- Born: 1945 (age 80–81) Rakvere, Estonia
- Citizenship: Estonia
- Education: University of Tartu
- Known for: Computerized chromatography, capillary electrophoresis, portable analytical instrumentation, green analytical chemistry
- Awards: Estonian national research award (1991, 2007) Order of the White Star, Fourth Class (2009)
- Scientific career
- Fields: Analytical chemistry
- Workplaces: Tallinn University of Technology Institute of Chemistry, Estonian Academy of Sciences

= Mihkel Kaljurand =

Estonian chemist (born 1945)

Mihkel Kaljurand (born 1945) is an Estonian chemist and professor emeritus at Tallinn University of Technology. His research has focused on analytical chemistry, especially computerized chromatography, capillary electrophoresis, portable analytical instrumentation and green analytical chemistry. Later overviews of green analytical chemistry have described the 2010 book Green Analytical Chemistry, which he co-authored with Mihkel Koel, as the first book devoted to the subject and an important marker in the field's development.
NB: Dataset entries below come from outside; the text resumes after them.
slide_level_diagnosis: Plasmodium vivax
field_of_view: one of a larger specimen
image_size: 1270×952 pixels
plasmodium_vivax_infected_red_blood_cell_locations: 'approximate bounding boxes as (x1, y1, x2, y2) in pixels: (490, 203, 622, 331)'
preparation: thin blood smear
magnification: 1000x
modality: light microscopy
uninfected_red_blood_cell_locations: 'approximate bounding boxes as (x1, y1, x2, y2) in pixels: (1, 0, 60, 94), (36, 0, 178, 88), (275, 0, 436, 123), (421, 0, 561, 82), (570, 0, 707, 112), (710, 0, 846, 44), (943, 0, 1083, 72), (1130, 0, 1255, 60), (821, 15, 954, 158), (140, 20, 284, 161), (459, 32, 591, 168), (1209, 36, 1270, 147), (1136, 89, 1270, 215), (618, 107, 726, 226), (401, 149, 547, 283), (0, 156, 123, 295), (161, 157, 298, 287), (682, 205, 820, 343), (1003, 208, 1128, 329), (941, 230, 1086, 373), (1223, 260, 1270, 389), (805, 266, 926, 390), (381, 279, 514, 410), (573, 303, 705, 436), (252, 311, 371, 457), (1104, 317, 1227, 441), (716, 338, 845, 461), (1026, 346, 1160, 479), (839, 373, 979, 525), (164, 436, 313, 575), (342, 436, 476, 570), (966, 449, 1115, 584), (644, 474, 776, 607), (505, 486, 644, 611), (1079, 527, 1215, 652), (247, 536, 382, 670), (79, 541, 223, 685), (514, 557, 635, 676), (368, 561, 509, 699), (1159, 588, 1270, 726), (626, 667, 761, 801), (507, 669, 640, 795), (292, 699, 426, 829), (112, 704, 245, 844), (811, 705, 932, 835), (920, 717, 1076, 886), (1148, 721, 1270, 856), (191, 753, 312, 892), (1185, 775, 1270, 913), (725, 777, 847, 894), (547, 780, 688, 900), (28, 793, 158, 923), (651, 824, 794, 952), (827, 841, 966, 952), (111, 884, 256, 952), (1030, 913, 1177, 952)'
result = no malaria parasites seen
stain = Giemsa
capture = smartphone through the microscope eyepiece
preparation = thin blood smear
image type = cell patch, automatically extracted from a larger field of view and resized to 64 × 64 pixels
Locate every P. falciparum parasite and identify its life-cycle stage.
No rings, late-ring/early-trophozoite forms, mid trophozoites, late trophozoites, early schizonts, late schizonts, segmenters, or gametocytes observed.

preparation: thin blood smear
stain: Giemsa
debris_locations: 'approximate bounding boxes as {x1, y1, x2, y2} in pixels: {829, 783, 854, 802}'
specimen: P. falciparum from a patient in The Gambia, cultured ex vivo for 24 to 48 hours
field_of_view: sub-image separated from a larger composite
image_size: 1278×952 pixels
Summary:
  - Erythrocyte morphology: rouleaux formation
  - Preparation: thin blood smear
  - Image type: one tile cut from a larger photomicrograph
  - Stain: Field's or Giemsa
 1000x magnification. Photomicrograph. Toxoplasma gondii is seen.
==Early life and education==
Kaljurand was born in Rakvere and graduated from Rakvere I Secondary School in 1963. He studied at the University of Tartu, graduating in 1973. According to conference and institutional biographical summaries, he received the Candidate of Chemistry degree in 1979 at Leningrad State University and the Doctor of Science degree in 1991 from the Institute of Physical Chemistry in Moscow.

==Career==
Before joining Tallinn University of Technology, Kaljurand worked at the Institute of Chemistry of the Estonian Academy of Sciences, where he was later a senior researcher. He subsequently became professor of analytical chemistry at Tallinn University of Technology and later director of its Institute of Chemistry. He is listed by the university as professor emeritus and senior scientist in the Division of Chemistry.

Kaljurand has also been active in academic organisation and teaching. In the final report of the European Union FP7 project IC-UP2, he was identified as the project coordinator while serving as director of the Institute of Chemistry. In a 2025 TalTech interview, he said that one of his main tasks after the integration of academy institutes into the university had been to modernise the teaching of chemical analysis and that he created new courses in instrumental analysis and chemometrics that continued to be taught at TalTech.

His international appointments have included a research visit to a NASA research centre in 1995–1996 and a 2002 Fulbright Visiting Scholar stay at Southern Illinois University Carbondale.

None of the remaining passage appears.